Idiosyncratic drug reaction: Pertaining to an abnormal susceptibility to some drug or other agent, peculiar to the individual.
-hyperthermia
-severe EPS
-Autonomic dysfunction
-clouded consciousness,leukocytosis,elevated CPK >300.
-Mortality: as high as 30%
-treatment: dantrolene(sk muscle relaxant); hydration.
-Also use Bromocriptine
What is used to treat Bipolar Disorder?
Lithium, typically given as lithium carbonate.
-effective as a antimanic agent, also for prophylaxis of bipolar disorder. i.e. it reduces the severity of mood swings.
-Need plasma concentration of 1mM to work.
What are S/E's of Li?
Li is excreted by kidneys.
-It has a low therapeutic index meaning it's toxic at close to therapeutic levels.
-CNS effects: tremor,fatigue/drowsiness,ataxia, and cognitive deficits. rare but more serious S/E's are hallucinations,encephalopathy,delirium, and coma.
-Renal effects: polyuria and polydipsia (due to ADH interference). very common.
-Endocrine: direct antithyroid effects => hypothyroidism
-Pregnancy/nursing: increased incidence of CV abnormalities in fetus, secreted in milk.
-CV: nonspecific T-wave change,dysrhythmias,SA block,tachycardia.
-Hematologic: Leukocytosis(benign).
-*weight gain* leads to pt noncompliance!!!
What are lithium precautions?
Patient should have adequate renal function as evidenced by elevated creatinine levels or BUN levels, and they should drink plenty of fluids to prevent dehydration; excessive sodium loss can produce lithium toxicity (avoid excessive sweating). Anything causing hyponatremia increases levels and could cause toxicity; toxicity is closely related to serum levels and can occur at therapeutic doses.
Whats the MOA of Lithium?
Common effect is to inhibit or dampen processes that are overactive but can cause different behavioral effects.
-overactive excitatory pathways
-overactive inhibitory pathways

-MOA: inhibits coupling of G-protein coupled receptors to G-proteins by competing with Mg for low affinity binding sites on G-protein. Binding of these sites is essential for Guanine nucleotide exchange!!!

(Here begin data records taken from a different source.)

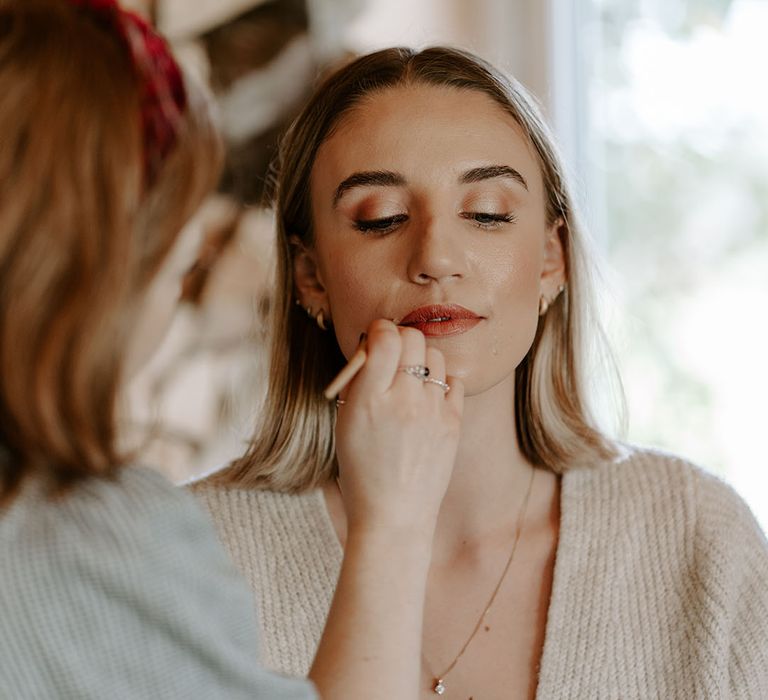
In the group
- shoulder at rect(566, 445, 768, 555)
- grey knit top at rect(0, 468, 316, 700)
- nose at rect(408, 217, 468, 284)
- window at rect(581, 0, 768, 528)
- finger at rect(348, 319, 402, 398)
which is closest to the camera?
grey knit top at rect(0, 468, 316, 700)

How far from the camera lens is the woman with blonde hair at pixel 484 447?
1.27 metres

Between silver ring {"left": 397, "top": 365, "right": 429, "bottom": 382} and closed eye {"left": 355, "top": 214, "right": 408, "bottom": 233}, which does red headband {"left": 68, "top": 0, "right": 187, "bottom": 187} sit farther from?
closed eye {"left": 355, "top": 214, "right": 408, "bottom": 233}

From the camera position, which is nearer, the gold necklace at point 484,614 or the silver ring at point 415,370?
the silver ring at point 415,370

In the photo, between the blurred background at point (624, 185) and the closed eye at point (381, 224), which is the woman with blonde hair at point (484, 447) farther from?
the blurred background at point (624, 185)

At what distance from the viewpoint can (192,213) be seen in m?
0.82

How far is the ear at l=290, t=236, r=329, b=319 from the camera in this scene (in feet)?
4.74

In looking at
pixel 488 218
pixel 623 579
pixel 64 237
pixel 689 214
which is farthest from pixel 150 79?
pixel 689 214

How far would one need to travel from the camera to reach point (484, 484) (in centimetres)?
144

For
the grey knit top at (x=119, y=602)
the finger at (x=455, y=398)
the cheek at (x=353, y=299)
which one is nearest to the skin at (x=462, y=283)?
the cheek at (x=353, y=299)

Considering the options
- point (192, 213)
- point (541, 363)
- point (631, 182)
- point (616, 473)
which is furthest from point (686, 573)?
point (631, 182)

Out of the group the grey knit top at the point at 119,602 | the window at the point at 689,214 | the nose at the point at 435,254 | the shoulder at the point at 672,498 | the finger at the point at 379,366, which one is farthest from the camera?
the window at the point at 689,214

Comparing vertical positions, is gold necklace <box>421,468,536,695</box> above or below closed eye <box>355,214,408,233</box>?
below

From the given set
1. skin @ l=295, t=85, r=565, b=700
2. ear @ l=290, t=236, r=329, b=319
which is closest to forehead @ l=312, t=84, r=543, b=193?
skin @ l=295, t=85, r=565, b=700

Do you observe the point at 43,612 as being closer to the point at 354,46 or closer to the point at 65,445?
the point at 65,445
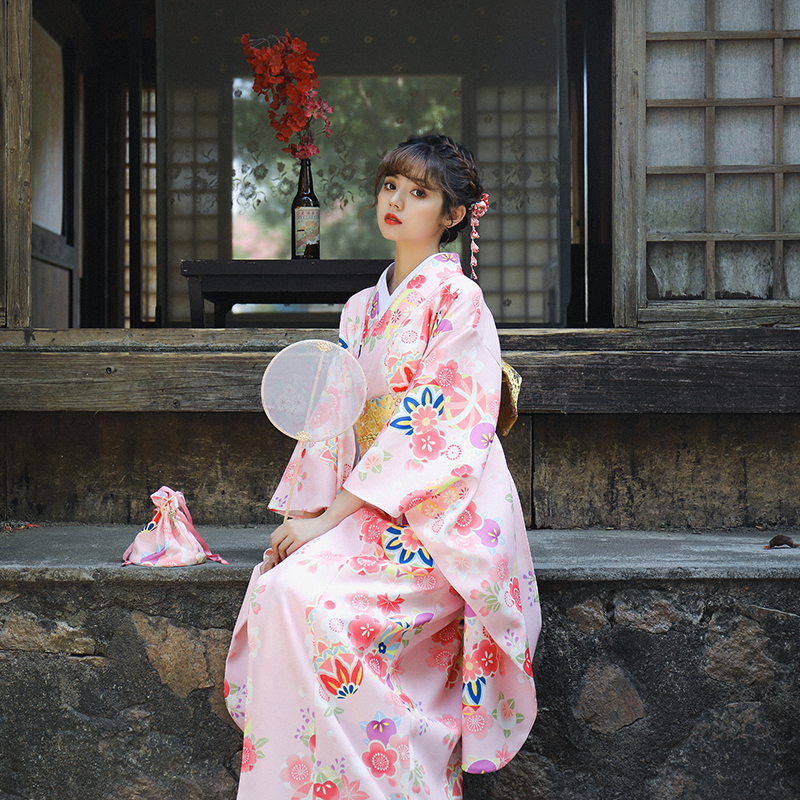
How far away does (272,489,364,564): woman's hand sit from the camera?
76.7 inches

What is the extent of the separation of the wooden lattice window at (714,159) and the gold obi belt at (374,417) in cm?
154

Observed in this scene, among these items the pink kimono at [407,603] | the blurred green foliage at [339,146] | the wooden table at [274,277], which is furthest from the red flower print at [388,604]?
the blurred green foliage at [339,146]

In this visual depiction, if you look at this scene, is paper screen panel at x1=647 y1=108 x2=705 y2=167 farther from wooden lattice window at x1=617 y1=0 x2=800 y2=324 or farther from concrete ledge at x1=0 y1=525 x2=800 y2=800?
concrete ledge at x1=0 y1=525 x2=800 y2=800

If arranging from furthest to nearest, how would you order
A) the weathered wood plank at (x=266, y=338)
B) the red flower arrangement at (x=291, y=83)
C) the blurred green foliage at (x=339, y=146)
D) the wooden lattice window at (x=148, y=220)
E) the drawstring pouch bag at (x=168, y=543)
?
the wooden lattice window at (x=148, y=220) → the blurred green foliage at (x=339, y=146) → the red flower arrangement at (x=291, y=83) → the weathered wood plank at (x=266, y=338) → the drawstring pouch bag at (x=168, y=543)

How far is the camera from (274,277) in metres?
3.33

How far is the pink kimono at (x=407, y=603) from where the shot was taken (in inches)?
68.2

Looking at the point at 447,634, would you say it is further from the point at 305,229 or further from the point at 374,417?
the point at 305,229

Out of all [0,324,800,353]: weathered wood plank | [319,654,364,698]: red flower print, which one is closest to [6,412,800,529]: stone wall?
[0,324,800,353]: weathered wood plank

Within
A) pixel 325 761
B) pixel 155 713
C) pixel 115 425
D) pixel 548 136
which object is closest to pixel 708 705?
pixel 325 761

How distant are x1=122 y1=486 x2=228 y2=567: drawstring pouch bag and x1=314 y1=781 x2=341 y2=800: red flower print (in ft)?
2.90

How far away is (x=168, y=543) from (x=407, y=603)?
94 cm

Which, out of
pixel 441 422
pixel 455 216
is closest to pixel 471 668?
pixel 441 422

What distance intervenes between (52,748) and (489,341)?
5.68 feet

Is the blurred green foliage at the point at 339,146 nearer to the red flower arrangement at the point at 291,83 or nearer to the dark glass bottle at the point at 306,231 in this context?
the red flower arrangement at the point at 291,83
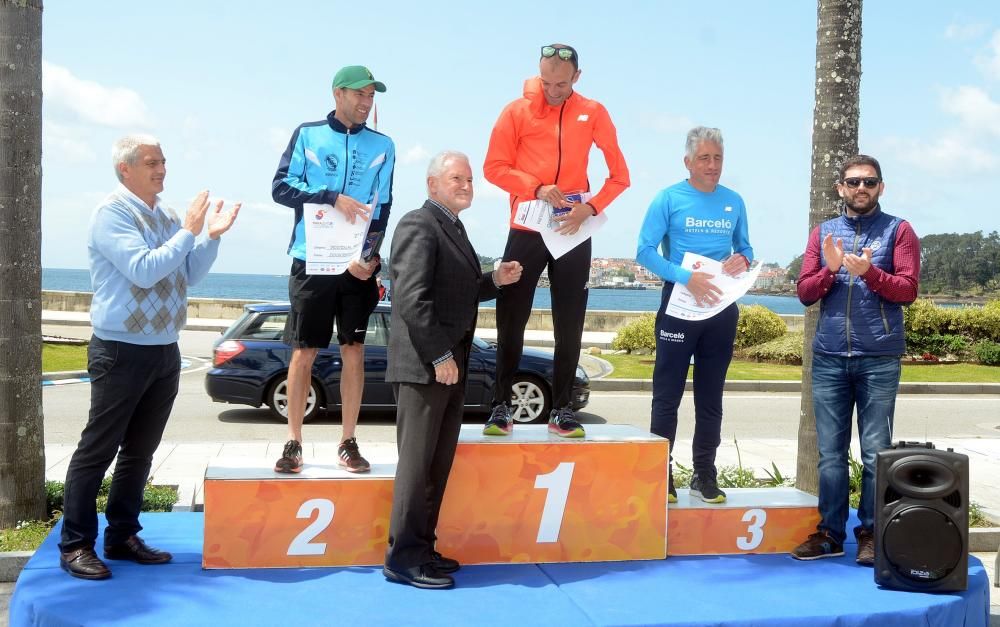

-**Inhibits enzymes through competition for Mg binding site. Inositol phosphatases inhibition depends on concentration of enzyme substrate, i.e. greater the concentration of substrate, the greater the inhibition of IP. This accounts for selective effects of Li in overactive pathways. Also inhibits glycogen synthase kinase-3 by the same mechanism.

-Also inhibits agonist mediated activation of adenylyl cyclase to cause less stimulation of cyclic AMP.